DOJO und Etikette
ZURUECKDRUCKEN

Asiatische Kampfkünste werden nicht einfach in einer Turnhalle geübt, sondern im Dojo. Ursprünglich kommt der Begriff Dojo aus dem Buddhismus und bezeichnet einen Ort der Selbstfindung und der Meditation. Später veränderte er seine Bedeutung und man verstand darunter den Ort an dem die Kampfkünste geübt werden. Der Sinn jedoch blieb derselbe. Für jeden ernsthaft Übenden ist das Dojo auch heute eine Stätte der Meditation und Konzentration, ein geehrter Ort des Lernens, der Brüderlichkeit, der Freundschaft und des gegenseitigen Respekts.
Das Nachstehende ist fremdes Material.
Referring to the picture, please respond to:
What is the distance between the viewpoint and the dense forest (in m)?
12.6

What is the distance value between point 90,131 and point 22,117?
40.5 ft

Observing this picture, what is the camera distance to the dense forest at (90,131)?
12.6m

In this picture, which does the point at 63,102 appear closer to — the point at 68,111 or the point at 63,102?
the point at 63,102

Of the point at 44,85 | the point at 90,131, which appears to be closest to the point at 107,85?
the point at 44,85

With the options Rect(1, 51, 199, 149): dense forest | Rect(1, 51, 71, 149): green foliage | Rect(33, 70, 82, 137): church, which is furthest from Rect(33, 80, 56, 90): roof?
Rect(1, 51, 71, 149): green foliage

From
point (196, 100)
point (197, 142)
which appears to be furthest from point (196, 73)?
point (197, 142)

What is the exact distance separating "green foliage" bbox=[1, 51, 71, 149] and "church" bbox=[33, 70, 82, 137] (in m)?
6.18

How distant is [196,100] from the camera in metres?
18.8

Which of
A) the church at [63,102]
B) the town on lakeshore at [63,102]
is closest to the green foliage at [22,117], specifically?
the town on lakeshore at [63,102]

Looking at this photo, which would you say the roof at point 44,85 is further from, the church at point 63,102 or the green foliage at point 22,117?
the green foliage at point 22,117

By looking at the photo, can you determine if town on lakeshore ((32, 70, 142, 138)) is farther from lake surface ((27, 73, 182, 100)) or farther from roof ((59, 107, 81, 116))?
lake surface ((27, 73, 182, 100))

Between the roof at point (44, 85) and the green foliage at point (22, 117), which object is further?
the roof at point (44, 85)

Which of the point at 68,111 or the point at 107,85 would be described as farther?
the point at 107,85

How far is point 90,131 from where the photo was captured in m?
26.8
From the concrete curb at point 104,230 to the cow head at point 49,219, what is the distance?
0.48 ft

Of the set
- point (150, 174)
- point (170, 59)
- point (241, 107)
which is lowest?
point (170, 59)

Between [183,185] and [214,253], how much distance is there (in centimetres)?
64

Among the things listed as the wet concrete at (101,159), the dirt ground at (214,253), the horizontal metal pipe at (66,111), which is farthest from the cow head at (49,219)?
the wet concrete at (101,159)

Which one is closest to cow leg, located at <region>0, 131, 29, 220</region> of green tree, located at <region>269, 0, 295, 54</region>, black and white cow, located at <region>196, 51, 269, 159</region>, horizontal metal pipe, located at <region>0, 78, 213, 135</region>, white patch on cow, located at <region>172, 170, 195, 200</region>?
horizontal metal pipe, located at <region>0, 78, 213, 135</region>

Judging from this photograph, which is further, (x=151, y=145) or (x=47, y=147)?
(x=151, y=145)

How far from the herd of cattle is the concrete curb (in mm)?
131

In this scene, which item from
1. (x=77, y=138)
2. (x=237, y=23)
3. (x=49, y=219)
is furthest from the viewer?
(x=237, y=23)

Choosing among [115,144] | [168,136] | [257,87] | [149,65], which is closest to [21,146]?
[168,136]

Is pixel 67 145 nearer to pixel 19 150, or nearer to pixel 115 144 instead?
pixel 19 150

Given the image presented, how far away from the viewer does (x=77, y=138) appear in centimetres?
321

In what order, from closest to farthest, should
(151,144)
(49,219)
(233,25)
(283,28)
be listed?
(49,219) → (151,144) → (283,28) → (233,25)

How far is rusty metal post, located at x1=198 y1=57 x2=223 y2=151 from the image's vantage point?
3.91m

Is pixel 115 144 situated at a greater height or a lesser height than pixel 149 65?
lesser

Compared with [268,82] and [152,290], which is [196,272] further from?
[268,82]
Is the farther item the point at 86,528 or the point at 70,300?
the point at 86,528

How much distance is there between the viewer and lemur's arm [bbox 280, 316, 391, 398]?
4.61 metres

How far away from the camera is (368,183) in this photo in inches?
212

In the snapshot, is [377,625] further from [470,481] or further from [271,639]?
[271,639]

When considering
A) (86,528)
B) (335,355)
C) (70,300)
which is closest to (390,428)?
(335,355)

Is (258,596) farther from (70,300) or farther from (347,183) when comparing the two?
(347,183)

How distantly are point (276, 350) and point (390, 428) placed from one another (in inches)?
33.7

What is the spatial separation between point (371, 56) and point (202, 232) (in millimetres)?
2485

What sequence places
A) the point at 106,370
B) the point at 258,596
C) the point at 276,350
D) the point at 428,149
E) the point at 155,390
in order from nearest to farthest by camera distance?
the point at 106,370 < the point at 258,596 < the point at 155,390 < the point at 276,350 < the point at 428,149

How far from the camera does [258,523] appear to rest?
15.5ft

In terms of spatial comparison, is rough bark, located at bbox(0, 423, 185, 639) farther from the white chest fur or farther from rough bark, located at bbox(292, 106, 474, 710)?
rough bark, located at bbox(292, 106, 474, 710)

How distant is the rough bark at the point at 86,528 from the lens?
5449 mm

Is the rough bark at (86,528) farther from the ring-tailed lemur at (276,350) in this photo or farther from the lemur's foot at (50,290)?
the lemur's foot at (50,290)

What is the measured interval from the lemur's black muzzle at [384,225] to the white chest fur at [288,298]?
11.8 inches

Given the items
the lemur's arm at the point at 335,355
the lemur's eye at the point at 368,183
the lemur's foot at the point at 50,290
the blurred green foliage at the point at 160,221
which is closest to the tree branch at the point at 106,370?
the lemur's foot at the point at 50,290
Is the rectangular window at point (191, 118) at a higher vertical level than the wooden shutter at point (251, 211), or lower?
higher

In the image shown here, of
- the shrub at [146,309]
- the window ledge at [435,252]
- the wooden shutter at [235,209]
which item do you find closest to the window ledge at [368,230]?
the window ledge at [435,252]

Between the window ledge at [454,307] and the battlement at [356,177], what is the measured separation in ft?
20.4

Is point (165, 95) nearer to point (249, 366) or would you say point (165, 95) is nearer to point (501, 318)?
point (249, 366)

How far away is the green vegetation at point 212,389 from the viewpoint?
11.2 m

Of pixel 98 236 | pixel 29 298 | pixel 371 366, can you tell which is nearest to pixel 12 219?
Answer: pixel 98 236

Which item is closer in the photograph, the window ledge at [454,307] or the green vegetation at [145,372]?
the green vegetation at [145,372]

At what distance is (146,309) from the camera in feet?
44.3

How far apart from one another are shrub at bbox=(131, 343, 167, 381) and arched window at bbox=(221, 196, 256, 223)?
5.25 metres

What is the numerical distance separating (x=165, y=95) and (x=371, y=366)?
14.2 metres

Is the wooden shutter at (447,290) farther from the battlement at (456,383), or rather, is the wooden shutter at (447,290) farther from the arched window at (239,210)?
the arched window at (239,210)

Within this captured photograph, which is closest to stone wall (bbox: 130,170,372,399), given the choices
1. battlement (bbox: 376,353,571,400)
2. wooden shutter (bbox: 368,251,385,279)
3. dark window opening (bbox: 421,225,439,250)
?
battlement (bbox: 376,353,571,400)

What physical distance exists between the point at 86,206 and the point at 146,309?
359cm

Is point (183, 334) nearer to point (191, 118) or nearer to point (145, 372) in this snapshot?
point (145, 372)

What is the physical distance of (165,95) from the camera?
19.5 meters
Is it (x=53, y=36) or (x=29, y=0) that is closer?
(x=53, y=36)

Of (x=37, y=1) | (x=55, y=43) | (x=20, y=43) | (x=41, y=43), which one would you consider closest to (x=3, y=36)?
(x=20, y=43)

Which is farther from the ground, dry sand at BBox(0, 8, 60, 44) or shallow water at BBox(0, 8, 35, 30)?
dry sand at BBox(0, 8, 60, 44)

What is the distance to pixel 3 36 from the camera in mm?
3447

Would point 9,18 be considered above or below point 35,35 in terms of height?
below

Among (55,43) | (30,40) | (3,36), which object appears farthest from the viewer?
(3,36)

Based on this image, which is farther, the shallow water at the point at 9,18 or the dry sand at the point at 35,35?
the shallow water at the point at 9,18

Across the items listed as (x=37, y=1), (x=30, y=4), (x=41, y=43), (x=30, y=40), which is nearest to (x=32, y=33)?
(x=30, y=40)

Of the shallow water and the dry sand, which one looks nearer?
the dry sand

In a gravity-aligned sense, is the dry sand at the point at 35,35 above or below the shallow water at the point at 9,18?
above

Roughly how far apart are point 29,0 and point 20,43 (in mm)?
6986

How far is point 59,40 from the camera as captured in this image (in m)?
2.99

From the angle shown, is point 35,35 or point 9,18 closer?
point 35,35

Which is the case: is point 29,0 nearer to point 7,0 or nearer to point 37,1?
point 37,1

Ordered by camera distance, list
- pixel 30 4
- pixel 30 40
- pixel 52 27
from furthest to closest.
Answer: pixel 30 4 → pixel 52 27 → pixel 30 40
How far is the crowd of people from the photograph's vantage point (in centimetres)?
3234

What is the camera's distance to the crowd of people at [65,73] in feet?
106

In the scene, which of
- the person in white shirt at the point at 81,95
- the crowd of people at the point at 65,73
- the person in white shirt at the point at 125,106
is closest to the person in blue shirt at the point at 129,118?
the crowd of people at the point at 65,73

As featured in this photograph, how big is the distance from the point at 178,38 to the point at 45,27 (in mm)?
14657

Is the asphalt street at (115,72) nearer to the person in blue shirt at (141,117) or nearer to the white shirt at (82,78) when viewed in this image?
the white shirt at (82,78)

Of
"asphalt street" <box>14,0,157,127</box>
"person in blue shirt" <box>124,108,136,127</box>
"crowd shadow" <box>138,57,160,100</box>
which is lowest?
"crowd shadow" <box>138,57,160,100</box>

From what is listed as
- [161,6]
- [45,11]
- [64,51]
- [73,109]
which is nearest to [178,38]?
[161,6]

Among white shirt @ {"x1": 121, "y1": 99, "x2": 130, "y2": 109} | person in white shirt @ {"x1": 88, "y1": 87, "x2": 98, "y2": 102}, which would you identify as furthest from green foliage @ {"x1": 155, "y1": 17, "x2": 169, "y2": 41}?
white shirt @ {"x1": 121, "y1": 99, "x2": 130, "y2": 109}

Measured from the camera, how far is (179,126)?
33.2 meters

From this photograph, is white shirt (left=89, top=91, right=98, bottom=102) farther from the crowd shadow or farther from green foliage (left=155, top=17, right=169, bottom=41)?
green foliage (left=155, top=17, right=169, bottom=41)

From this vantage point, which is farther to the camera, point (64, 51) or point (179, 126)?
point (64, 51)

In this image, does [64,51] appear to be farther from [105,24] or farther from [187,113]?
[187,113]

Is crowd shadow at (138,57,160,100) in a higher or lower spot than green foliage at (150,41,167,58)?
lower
Es ist mehr als nur ein Begriff – es steht symbolisch für den Weg der Kampfkunst.
Die innere Einstellung zum Ort des Trainings, dem Dojo, spielt dabei eine besonders wichtige Rolle. Jeder Aikidoka sollte sich der Bedeutung und der Würde des Dojos bewusst sein. Dabei geht es nicht darum, sich in starren Formen zu verlieren. Ein herzliches Lachen passt ebenso gut in ein Dojo wie ein seriöser Trainingsbetrieb. Jedes gut geführte Dojo verfügt über sog. Dojo-Regeln. Die Regeln basieren auf den traditionellen Umgangsformen (Saho) in japanischen Dojos. Einige dieser Regeln sind rein praktischer Natur andere wie z.B. der Gruss (Rei) haben einen tieferen philosophischen Hintergrund. Wir legen in unserem Dojo grossen Wert auf die Einhaltung dieser Regeln und hoffen, dass Sie jedem einzelnen Aikidoka helfen, die asiatischen Kampfkünste in ihrer ganzen Breite zu erfahren.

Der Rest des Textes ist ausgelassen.